[PRCo] a different sort of Library streetcar
Derrick Brashear
shadow at dementix.org
Wed Apr 10 15:30:53 EDT 2013
On Wed, Apr 10, 2013 at 2:53 PM, Fred Schneider <fwschneider at comcast.net>wrote:
> It happened when the Canadian federal government was telling the provinces
> they should keep them. I forget the whole deal but the politicians in
> Ottawa were trying to lock Edmonton, Toronto, Vancouver and Hamilton into
> long term operation of electric vehicles. Edmonton and Hamilton
> apparently didn't want it shoved down their throats.
>
> I have no idea what their costs were or even if they looked at them. I
> do remember some advertising fluff from the late 1940s that General
> Electric passed out in their attempts to sell electric equipment. They
> were telling transit companies that if you could fill your vehicles every
> five minutes, then a trolley would make money for you. In the 5-6-7
> minute range, trolley buses could be profitable. When you got beyond
> around 8 minutes, the diesel bus would earn money. And if you could not
> keep the vehicle running all day, then you might as well buy a gasoline bus.
>
> Well, those were only generalities.

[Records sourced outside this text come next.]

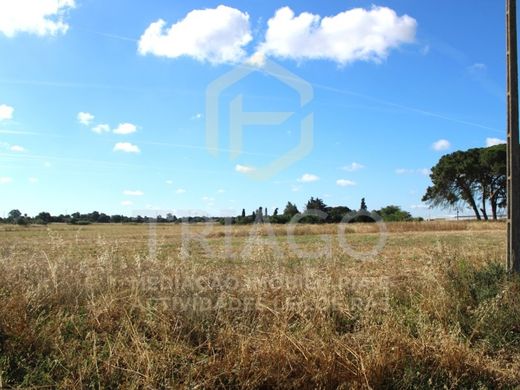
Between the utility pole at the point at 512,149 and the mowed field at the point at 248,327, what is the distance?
0.48m

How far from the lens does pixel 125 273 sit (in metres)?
5.97

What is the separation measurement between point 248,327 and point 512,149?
504cm

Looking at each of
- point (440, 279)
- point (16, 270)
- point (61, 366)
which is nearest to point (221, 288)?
point (61, 366)

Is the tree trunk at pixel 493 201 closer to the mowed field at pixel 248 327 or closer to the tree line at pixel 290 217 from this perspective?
the tree line at pixel 290 217

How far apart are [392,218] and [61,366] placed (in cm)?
6318

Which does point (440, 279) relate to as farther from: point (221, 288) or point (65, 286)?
point (65, 286)

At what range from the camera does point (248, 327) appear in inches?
184

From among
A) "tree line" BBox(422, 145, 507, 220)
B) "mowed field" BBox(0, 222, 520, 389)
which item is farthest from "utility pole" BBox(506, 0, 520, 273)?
"tree line" BBox(422, 145, 507, 220)

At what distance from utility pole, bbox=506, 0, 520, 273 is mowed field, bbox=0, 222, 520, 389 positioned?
0.48 meters

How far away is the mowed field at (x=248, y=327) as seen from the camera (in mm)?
3951

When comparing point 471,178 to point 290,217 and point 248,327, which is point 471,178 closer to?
point 290,217

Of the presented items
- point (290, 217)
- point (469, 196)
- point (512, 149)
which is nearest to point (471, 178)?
point (469, 196)

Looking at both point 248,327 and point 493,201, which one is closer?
point 248,327

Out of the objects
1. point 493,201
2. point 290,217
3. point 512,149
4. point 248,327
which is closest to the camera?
point 248,327
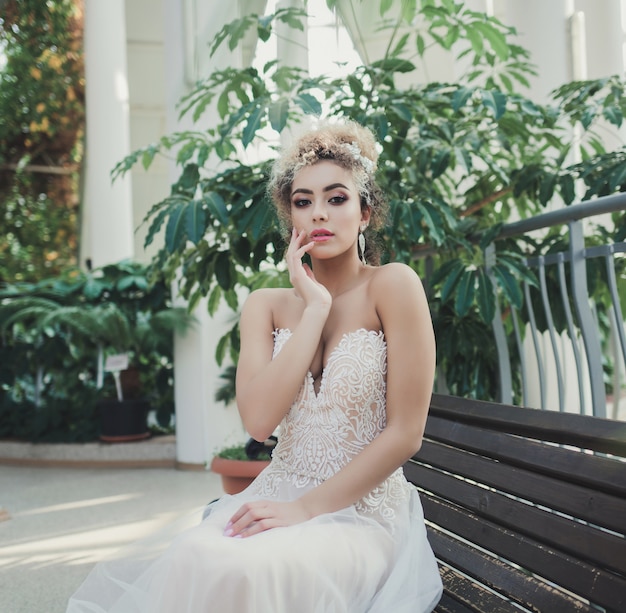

If you were San Francisco and owned
> your own hydro-electric plants and only had to pay PG&E a modest
> transmission charge, then the trolley bus might just be cheaper than the
> diesel where it would be more expensive in other environments.
>
> But in general, a lot of cities that converted to trolley coaches after
> the war discovered that riding plummeted and what had been cars on a 5
> minute headway soon became a tragedy where they couldn't even fill a bus
> every 20 minutes. Think Wilkes-Barre, Sioux City, Dallas, Milwaukee,
> Peoria, Baltimore, Birmingham, Atlanta, Los Angeles, Portland, Cleveland
> (can they fill anything today?), Youngstown, Johnstown (they lost two
> thirds of the population). The problem with the trolleys was identical to
> the rail cars … you could not go beyond the wires.
>
> San Francisco has another advantage … it is hemmed in by water on three
> sides and the population keeps growing. The land doesn't get any bigger …
> about 7 x 7 miles (46.7 square miles) but the population is the highest it
> has ever been at 805,000 people. That's over 17,000 per square mile and
> growing … it's one of the most densely settled cities outside of New York.
> Probably our second most packed city. So the trolleys work there.
>
> Edmonton … density is 3,000 per square mile. Their light rail is, like
> many of them, a low-cost commuter railroad. Not a city trolley system.
> The trolley buses were a local city service. Downtown Edmonton, the last
> time I looked was a disaster. That monster mall out to the west side had
> killed most of the downtown stores.
>
>
Well, you've filled in a detail and killed part of your story. Yes,
Pittsburgh metro has people 40 miles out instead of 75% in the core, but
our downtown is ... a mixed bag, not an unmitigated disaster.